Which should be comforting but it’s not

The semiotic is where my nan has retreated since that imp named Alzheimer’s perched on her shoulders, supping on her memories with a silver spoon. It is the ‘how tos’ and the ‘what fors’ he has crunched and slurped with particular relish- he is saving the precious faces, loving voices and faded wedding photos for last

Teetering,
see-sawing,
I hope

some days that he will keep jabbing with his spoon for the chink of useless phone numbers and the clink of scone recipes (as though hunting for glinting pence in the Christmas pudding)
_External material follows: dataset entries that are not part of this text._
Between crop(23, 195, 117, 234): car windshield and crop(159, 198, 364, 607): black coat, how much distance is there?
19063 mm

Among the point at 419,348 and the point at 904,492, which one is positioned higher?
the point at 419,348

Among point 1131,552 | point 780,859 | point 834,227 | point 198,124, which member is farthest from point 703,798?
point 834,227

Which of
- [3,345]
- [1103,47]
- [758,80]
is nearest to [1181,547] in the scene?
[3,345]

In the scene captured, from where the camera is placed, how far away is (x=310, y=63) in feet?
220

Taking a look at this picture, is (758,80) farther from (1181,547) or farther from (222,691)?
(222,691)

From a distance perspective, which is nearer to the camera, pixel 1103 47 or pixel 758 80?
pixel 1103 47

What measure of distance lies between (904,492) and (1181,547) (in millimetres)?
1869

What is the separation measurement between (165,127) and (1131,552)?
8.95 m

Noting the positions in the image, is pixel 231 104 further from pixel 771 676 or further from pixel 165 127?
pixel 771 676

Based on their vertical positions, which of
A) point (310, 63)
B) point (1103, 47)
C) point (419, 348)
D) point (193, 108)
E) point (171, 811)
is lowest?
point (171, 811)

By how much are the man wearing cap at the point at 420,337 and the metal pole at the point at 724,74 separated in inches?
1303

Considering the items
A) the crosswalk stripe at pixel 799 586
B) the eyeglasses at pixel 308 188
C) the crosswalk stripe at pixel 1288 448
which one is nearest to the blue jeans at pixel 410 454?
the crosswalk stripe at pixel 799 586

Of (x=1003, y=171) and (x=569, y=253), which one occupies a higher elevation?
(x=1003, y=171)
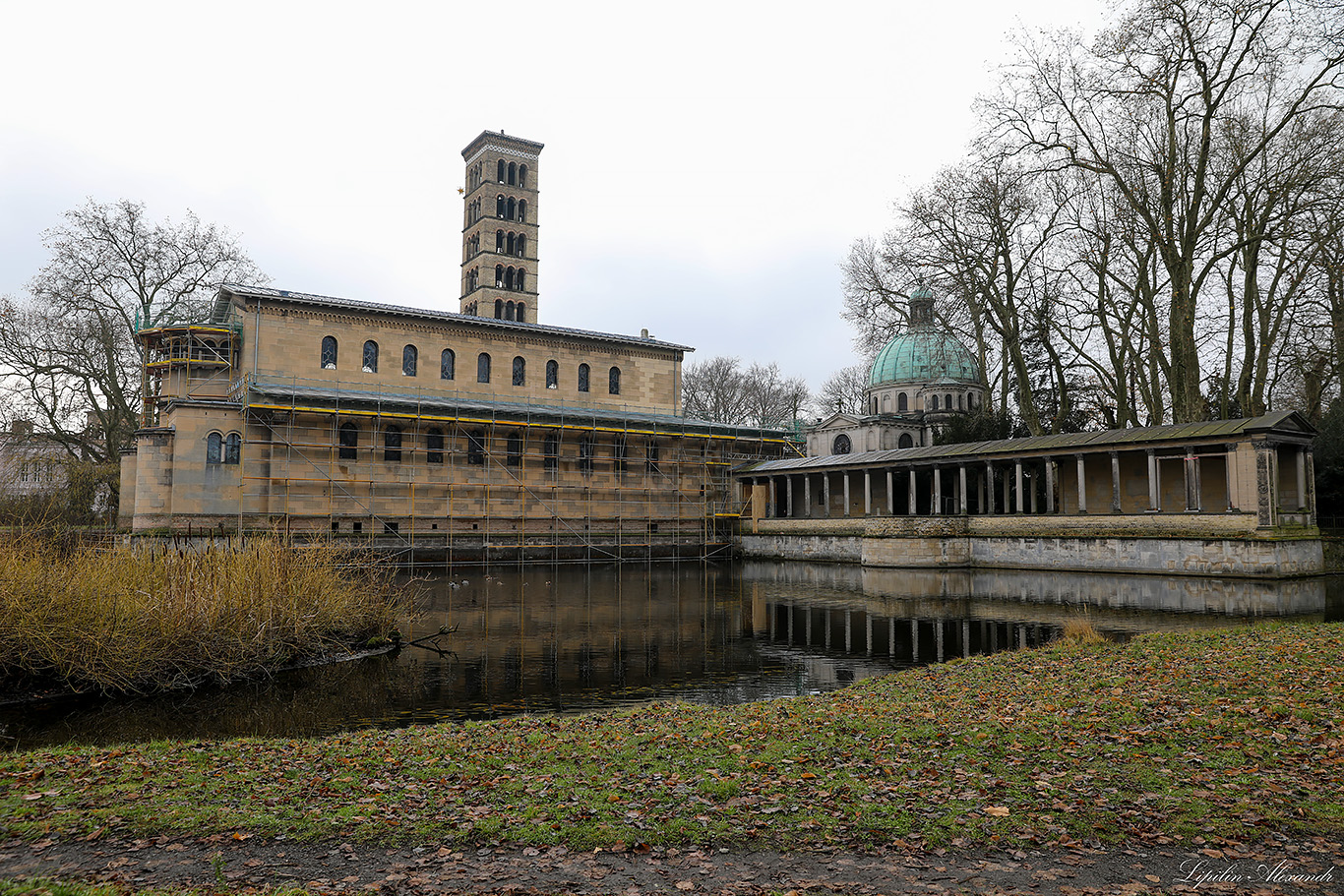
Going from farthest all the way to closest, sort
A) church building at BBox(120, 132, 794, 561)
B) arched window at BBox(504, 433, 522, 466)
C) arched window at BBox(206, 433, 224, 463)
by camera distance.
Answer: arched window at BBox(504, 433, 522, 466)
church building at BBox(120, 132, 794, 561)
arched window at BBox(206, 433, 224, 463)

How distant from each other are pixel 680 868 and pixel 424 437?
37.6 meters

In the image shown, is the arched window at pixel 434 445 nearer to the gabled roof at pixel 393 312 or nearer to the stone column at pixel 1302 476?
the gabled roof at pixel 393 312

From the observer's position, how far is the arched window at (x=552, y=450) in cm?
4400

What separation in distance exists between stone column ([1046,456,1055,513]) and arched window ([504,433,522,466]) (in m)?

other days I pray that he will hurry up and finish his meal so that she can finally lose herself and return to the (M)other where it is warm and safe



these words were not supposed to arrive here

Saturday, May 20, 2006

Poetry is not a luxury


The quality of light by which we scrutinise our lives has direct bearing upon the product which we live, and upon the changes which we hope to bring about through those lives. It is within this light that we form those ideas by which we pursue our magic and make it realised. This is poetry as illumination, for it is through poetry that we give name to those ideas which are- until the poem- nameless and formless, about to be birthed, but already felt. That distillation of experience from which true poetry springs births thought as dream births concept, as feeling births idea, as knowledge births (precedes) understanding...
At this point in time, I believe that women carry within ourselves the possibility for fusion of these two approaches so necessary for survival, and we come closest to this combination in our poetry. I speak here of poetry as a revelatory distillation of experience, not the sterile word play that, too often, the white fathers distorted the word poetry to mean- in order to cover a desperate wish for imagination without insight.
For women, then, poetry is not a luxury. It is a vital necessity of our existence. It forms the quality of the light within which we predicate our hopes and dreams toward survival and change, first made into language, then into idea, then into more tangible action. Poetry is the way we help give name to the nameless so it can be thought. The farthest horizons of our hopes and fears are cobbled by our poems, carved from the rock experiences of our daily lives.